Many of the greatest moments in English football in the last half-century have been voiced, undeniably, by John Motson. The BBC commentator, who has died aged 77, embodied a quintessentially British type of fandom. A fan more than an analyst, he takes the small club as seriously as the big one – perhaps even more, because they can provide him with a giant-kill to serenade.
“Motty”, in his timeless sheepskin coat, became a constant fixture of national life. The first historical facts and statistics he likes to read may seem insignificant, but they reflect his creed: he sees English football as a living organism born in the Victorian era.
Motson himself was born in Salford in 1945, a few weeks after the victory over Hitler. He grew up mostly in London, where his father was a football-mad Methodist minister with a booming voice who preached in the city’s poorest neighborhoods. Aged six, Motson went with his father to his first match, Charlton vs Chelsea. He claims he never joined a particular club, but loves the game, the colors, the name and the shirt number. Fandom will support him through homesickness at boarding school.
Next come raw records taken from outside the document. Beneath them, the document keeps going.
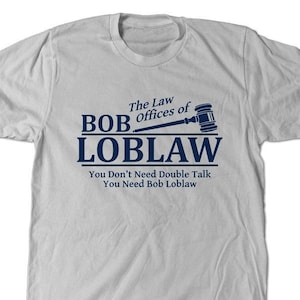 Bob Loblaw T-Shirt, Arrested Development Tee Shirt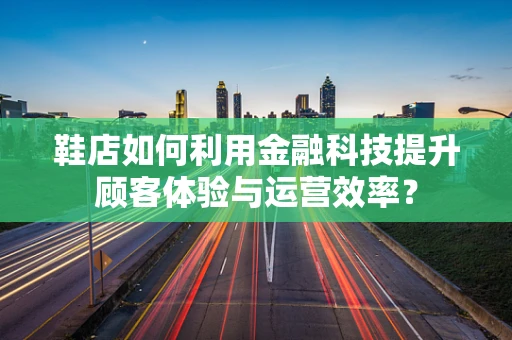 鞋店如何利用金融科技提升顾客体验与运营效率？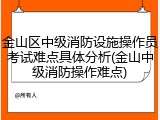 金山区中级消防设施操作员考试难点具体分析(金山中级消防操作难点)
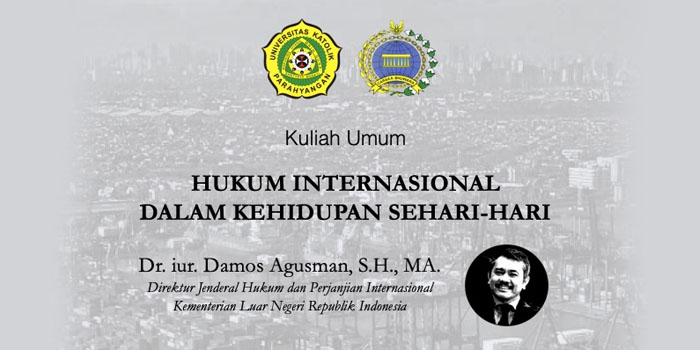 Melihat Perspektif Lain dari Kasus Hukum Internasional dalam Kuliah Umum FH Unpar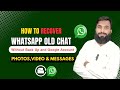 How To Recover Whatsapp Deleted Chat Without Backup | Restore Whatsapp Chats (2025)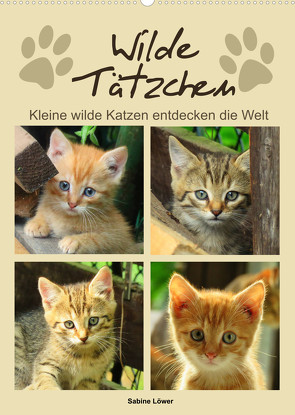 Wilde Tätzchen – Kleine wilde Katzen entdecken die Welt (Wandkalender 2022 DIN A2 hoch) von Löwer,  Sabine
After leaving school at 16, he became a local newspaper reporter, then worked in radio in Sheffield. When he first applied to the BBC, the interviewers laughed when they learned about his experience. But soon, the company hired him.
He participated in the football highlights program Match the day in 1971, and a year later I got a break. Non-league Hereford host Newcastle in an FA Cup replay. The victory in Newcastle was seen as a formality, about five minutes into the night’s show, so the match was assigned to the program’s 26-year-old junior. Motson went to Hereford with two players, his friends Ricky George and Billy Meadows.
Minutes from time, part-time striker Ronnie Radford rocketed home Hereford’s equalizer from 35 yards. It’s a scene from provincial football bygone: Radford’s undersized shirt that rode up to his stomach when he celebrated, while the parka-clad supporters stormed the muddy pitch. George scored Hereford’s winner, but many who watched 10 minutes that night will remember Motson’s “Radford the scorer, Ronnie Radford!”
Motson does not do poetry or tactical analysis. “I’m very happy that my comments use better language, well-rounded phrases, a wider vocabulary and memorable lines,” he wrote in his autobiography. “Unfortunately, there are twenty-two men who play football very quickly.”
His job is to tell a 90-minute story, carried by the joy of a child but without the slightest factual error. A perfectionist afraid of misidentifying players, he prepares obsessively for each game. He would go around the England watching team to remember faces, collect football phone numbers pumped for news.

Even Manchester United manager Alex Ferguson largely relied on him in the lineup the next day, trusting Motson not to blab. Anne, Motson’s wife since 1976 (she is also survived by their son Frederick), helped compile the pre-game statistics. Motson wrote color notes on both teams on a felt-tip pen, then stuck them on both sides of the card.
Comedians make fun of clichés. The comedy creation of Steve Coogan, the stupid TV reporter Alan Partridge, and the sports reporter at Harry Enfield and the Chums both wearing Motsonesque sheepskin. But Motson has a superpower: his voice. Speech therapist Jane Comins identified her as having twice the average voice frequency, speed and volume.
No wonder he usually beat his friend Barry Davies in a decades-long duel to be awarded the BBC’s biggest game. Motson has commented on 10 World Cups and 29 FA Cup finals. He stayed 50 years at the BBC, longer than almost anyone else in British television. Working there “is like giving your ego a tremendous boost”, he told the BBC’s own programme, Desert Island Discs.
He lamented the “greed and complacency” of modern football: a Champions League filled with non-championship teams, rising wages and club debt. But his nostalgia turns to memories of the 1980s, when he admits, “my love for football has left me a bit”. Most modern games are safe.
The globetrotting commentator remains “very British”, says George. For their first meal together in Seoul during the 2002 World Cup, Motson took her to McDonald’s, explaining, “I like cheeseburgers.”
Generous to his junior colleagues and regular fans who wrote him letters (he didn’t do email), “Motty” paid for his annual dinner with friends at Fino in Mount Street, London. After retiring in 2018, he continued to travel to matches, which were held by clubs eager to celebrate English football.